La cour d'appel fédérale de Washington a décidé vendredi que les détenus de la prison de Bagram en Afghanistan n'avaient pas accès aux tribunaux fédéraux américains pour contester leur détention au civil, comme peuvent le faire les détenus de Guantanamo.

Dans une décision unanime des trois juges qui avaient examiné l'affaire en janvier, la cour a renversé le jugement de première instance autorisant les détenus de Bagram non afghans ou n'ayant pas été arrêtés en Afghanistan à saisir la justice américaine pour qu'elle examine le bien-fondé de leur détention.

Tout prisonnier a droit, selon le droit américain, à contester sa détention en vertu de la procédure au civil appelée Habeas corpus et fondatrice du droit anglo-saxon. La Cour suprême a étendu ce droit en 2008 aux détenus de Guantanamo, dont plusieurs dizaines ont depuis été déclarés libérables par des tribunaux fédéraux.

Très sensible au moment où les États-Unis sont en train de transférer l'autorité de la prison de Bagram au gouvernement afghan, la question devrait atterrir dans les prochains mois sur le bureau des neuf juges de la Cour suprême.

L'argument principal développé par la cour pour débouter les deux détenus yéménites et le Tunisien qui avaient fait appel est que la situation de la prison située sur la base militaire américaine de Bagram à 50 km au nord de Kaboul est fondamentalement différente de celle de la base navale de Guantanamo à Cuba.

Certes, les deux font l'objet d'un bail de location mais, affirme la cour, «les États-Unis ont maintenu leur souveraineté sur la base navale de Guantanamo depuis plus d'un siècle (...), à Bagram, il n'y a aucune indication qu'ils aient l'intention de s'y établir de manière permanente».

Les magistrats ancrent leur position dans une différence de taille: Bagram est situé sur le champ de bataille, au coeur de la guerre, quand Guantanamo ne l'est pas.

En réponse aux détracteurs de l'État fédéral américain assurant que l'administration Bush, puis Obama, a commencé à transférer des prisonniers à Bagram lorsqu'il s'est avéré qu'il n'était plus possible de le faire à Guantanamo, les juges estiment que «ce n'est pas étayé par des preuves, ce n'est pas étayé par la raison».

Ils rappellent en outre que «le centre de détention (de Bagram) est sous l'autorité d'un autre pays, ce qui créé en soi des difficultés pratiques».
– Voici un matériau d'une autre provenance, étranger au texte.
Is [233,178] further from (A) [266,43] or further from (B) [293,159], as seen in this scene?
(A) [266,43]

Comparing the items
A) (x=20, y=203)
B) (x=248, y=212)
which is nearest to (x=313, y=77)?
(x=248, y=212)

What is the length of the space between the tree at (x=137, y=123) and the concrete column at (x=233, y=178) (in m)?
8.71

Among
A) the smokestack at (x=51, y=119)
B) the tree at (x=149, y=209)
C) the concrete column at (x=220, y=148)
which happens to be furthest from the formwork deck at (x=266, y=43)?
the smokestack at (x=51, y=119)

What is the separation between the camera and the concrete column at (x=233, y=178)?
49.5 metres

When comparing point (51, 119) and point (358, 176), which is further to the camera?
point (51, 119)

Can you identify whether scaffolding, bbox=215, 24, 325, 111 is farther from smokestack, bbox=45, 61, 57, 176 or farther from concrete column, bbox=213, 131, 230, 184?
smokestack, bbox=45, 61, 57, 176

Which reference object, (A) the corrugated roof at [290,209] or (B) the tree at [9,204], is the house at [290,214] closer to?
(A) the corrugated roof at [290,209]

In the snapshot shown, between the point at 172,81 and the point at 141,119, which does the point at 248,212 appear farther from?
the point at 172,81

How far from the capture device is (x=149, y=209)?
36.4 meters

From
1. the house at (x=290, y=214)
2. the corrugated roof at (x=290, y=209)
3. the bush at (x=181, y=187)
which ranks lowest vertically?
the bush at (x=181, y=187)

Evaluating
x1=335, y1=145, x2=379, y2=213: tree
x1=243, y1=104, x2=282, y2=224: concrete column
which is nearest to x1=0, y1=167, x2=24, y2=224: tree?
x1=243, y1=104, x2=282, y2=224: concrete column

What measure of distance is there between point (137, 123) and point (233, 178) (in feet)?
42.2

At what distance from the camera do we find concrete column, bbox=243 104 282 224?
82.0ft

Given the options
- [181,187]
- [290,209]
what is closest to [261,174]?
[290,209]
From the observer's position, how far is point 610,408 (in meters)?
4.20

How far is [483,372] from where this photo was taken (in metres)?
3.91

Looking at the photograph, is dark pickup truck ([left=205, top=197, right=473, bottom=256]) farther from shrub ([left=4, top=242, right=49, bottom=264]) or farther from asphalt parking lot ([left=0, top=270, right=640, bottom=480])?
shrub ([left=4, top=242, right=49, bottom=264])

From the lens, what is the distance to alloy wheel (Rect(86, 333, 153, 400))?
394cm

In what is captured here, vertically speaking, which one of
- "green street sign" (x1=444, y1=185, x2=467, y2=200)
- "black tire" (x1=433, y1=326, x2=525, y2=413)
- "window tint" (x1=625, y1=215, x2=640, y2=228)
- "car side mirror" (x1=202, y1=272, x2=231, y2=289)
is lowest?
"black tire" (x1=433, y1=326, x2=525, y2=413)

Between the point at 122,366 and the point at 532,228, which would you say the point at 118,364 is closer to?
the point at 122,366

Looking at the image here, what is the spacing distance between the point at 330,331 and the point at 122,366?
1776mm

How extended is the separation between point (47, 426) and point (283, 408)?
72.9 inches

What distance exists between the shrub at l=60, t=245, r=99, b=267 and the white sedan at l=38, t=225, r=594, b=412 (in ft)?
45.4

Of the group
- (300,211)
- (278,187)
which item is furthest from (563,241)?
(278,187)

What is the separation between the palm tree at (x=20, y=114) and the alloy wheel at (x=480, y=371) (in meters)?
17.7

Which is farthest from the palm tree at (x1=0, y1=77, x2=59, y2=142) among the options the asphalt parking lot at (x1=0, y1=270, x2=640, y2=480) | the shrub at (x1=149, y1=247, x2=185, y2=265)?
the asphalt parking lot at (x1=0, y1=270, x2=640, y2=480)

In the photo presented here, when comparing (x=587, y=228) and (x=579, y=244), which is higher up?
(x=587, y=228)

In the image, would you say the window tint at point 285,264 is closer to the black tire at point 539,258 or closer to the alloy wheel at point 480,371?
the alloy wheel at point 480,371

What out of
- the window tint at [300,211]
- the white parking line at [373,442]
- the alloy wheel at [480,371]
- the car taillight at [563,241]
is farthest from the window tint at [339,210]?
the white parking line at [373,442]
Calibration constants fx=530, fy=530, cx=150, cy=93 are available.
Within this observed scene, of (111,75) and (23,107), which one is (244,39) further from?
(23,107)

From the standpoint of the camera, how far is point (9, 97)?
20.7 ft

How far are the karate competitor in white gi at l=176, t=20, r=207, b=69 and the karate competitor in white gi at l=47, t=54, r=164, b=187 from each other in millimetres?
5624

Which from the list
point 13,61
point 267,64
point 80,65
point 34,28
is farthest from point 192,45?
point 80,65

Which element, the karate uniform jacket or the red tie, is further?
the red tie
«Sans pouvoir certifier que donner des droits constitutionnels aux détenus de Bagram risque de gêner la relation (des États-Unis avec le gouvernement afghan), nous ne pouvons pas non plus savoir avec certitude qu'elle serait la réaction de l'Afghanistan», conclut-elle.

Environ 675 prisonniers sont actuellement enfermés sur la base militaire américaine de Bagram, dans des bâtiments flambant neufs qui ont coûté 67 millions de dollars. Parallèlement à son action devant les tribunaux, l'administration Obama a annoncé en septembre 2009 que les détenus disposeraient du droit de contester leur détention devant un conseil militaire chargé du réexamen de leur situation.